Warren Buffett said there is a war and we’re winning, but we seem to be the only people that know that the wars on. The war is on, and we’re moving towards an economy ruled by the one percent. And I mean, fascism basically is the integration of corporations and the state leaving out the voters and the working class. It’s a corporate state. And as you pointed out, we’re not simply a corporate state here. Otherwise, the industrialists would be trying to run the economy to promote the industry. We’re in a financialized state, and that’s finance capitalism, which is very different from industrial capitalism. Many of the Left, especially the Marxists, still talk about industrial capitalism as being the problem. And yet industrial capitalism is being phased out in the United States, as you pointed out at the beginning of this show. And it’s being phased out by finance capitalism. And that isn’t even being discussed here, either by the media or even on the left; there’s not much discussion of it.

Paul Jay: I wouldn’t say, from what I understand, industrial production is being phased out.

Michael Hudson: That’s the dynamic of industrial capitalism.

Paul Jay: But there are certain areas of the economy that are still very industrialized, and the amount of industrial production is still not great. But it’s only in very specific kinds of areas, the higher-tech areas and such, anything that can be farmed out, offshore gets farmed out. But this issue of public banking is critical, and I think it needs to be focused on because it’s not nearly enough in the focus of the demands of the progressive movement, in the Green New Deal, and other places.

It is breaking the hold of finance over the government. And I don’t see how that happens without public banking. There’s still a lot of talk about breaking up the big banks and regulation. Breaking up big banks probably is a good thing. But it only really works if, at the same time, you build public banking on a large scale. Diverse ownership, it could be owned at federal level states, cities, regions, cooperatives, co-op banks. But you need something on a scale that when the big banks try to threaten, too big to fail, a government needs to be able to say, well, you’re not to go off and fail. You can’t blackmail us anymore because we have a real public banking system. I don’t see it happening within this Democratic Party.

On the other hand, the demand needs to be raised far more forcefully.

Michael Hudson: Well, the problem is what kind of banking are you going to have? And the whole tradition of American and British banking has been to lend against assets. So banks will not make a loan unless you have collateral to pledge. And the collateral is going to be assets and property that’s already in place, mainly mortgages on real estate, but also it could be stocks and bonds or other assets. Banks don’t lend the finance industry building a new capital. They’ll lend to corporate raiders who buyout industry. They will lend to the industries you cited, and that includes high tech industries. This isn’t the old kind of industrial capitalism industry; these are monopolies. Amazon, Apple, and Google make their money from monopoly rents, if not really profits. That’s why they sell it for nearly a trillion dollars.

DATA EXCERPT:
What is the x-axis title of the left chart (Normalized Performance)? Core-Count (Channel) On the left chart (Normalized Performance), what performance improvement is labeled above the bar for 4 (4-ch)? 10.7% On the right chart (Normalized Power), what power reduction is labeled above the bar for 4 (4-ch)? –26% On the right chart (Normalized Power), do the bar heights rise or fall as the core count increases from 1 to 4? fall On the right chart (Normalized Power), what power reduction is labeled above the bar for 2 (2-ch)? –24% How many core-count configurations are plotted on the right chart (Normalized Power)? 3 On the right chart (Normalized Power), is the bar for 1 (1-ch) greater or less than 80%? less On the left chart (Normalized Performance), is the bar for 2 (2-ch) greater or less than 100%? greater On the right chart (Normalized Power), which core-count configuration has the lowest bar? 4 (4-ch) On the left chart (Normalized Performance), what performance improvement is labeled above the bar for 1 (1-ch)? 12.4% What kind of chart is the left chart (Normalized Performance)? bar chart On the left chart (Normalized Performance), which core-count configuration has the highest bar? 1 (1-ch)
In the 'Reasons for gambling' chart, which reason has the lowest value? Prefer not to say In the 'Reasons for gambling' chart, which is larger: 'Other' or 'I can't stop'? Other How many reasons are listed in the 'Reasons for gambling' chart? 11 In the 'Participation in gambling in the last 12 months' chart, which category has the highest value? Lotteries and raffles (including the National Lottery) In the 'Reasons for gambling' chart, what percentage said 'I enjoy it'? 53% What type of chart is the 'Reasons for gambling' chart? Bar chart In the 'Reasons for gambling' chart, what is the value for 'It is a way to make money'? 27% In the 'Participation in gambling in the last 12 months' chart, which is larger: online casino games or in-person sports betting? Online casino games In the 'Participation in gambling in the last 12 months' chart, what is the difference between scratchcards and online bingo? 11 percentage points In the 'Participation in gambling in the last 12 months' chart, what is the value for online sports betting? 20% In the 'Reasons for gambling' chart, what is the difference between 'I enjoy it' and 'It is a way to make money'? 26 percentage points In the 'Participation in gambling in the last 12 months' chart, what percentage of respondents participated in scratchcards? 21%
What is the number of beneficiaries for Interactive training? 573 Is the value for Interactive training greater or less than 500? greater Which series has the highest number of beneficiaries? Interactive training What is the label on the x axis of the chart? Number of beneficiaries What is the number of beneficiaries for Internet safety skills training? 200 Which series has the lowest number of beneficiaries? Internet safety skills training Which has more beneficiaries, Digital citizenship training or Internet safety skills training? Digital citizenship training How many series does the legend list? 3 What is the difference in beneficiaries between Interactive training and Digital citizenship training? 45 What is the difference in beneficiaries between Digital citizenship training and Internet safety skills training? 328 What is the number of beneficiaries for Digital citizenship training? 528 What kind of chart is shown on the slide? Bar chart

USING THE INFORMATION:
1. In the interview on finance capitalism, what does Michael Hudson say Amazon, Apple, and Google make their money from?
2. Duplicate the passage of the interview on finance capitalism between "Paul Jay: I" and "of industrial capitalism.", inclusive.
3. Write the next part of the interview on finance capitalism, picking up after its last sentence.

RESULTS:
1. Monopoly rents.

2.
Paul Jay: I wouldn’t say, from what I understand, industrial production is being phased out.

Michael Hudson: That’s the dynamic of industrial capitalism.

3.
The economy is geared towards not only land rents and interest but monopoly rents. And when I talked about industrial capitalism, I was talking in the Marxist sense of the dynamic of industrial capitalism, certainly, as it was developing in the 19th century, was to cut the cost of living, to cut the cost of doing business by getting rid of all rents. It was the business class in the United States. It was the industrial class; it was the Republicans and the 1880s and 90s that pressed for public enterprises. And Simon Patten, who was the first economics professor at the Wharton School of Economics, said public enterprise is a fourth factor of production. Unlike business investment and industrial investment, it’s not there to make a profit. It’s there to provide basic services at a low price to subsidize the cost of living and the cost of doing business so that industrialists can minimize what they have to pay the basic wage to labor and what they have to pay to do business with. They can afford to undersell their rivals.

Now, that’s exactly what China is doing by having the public enterprises headed by public banking to provide credit. That’s exactly what Germany did. Its banking was very different from American banking and British banking. German banking would actually create credit to finance capital investment by heavy industry, especially the war industries, but also steel. All the big industries got their financing from the banks that also organized the stock investment not to support stock prices, not to get quick dividend payouts, but to keep reinvesting the earnings and capital expansion.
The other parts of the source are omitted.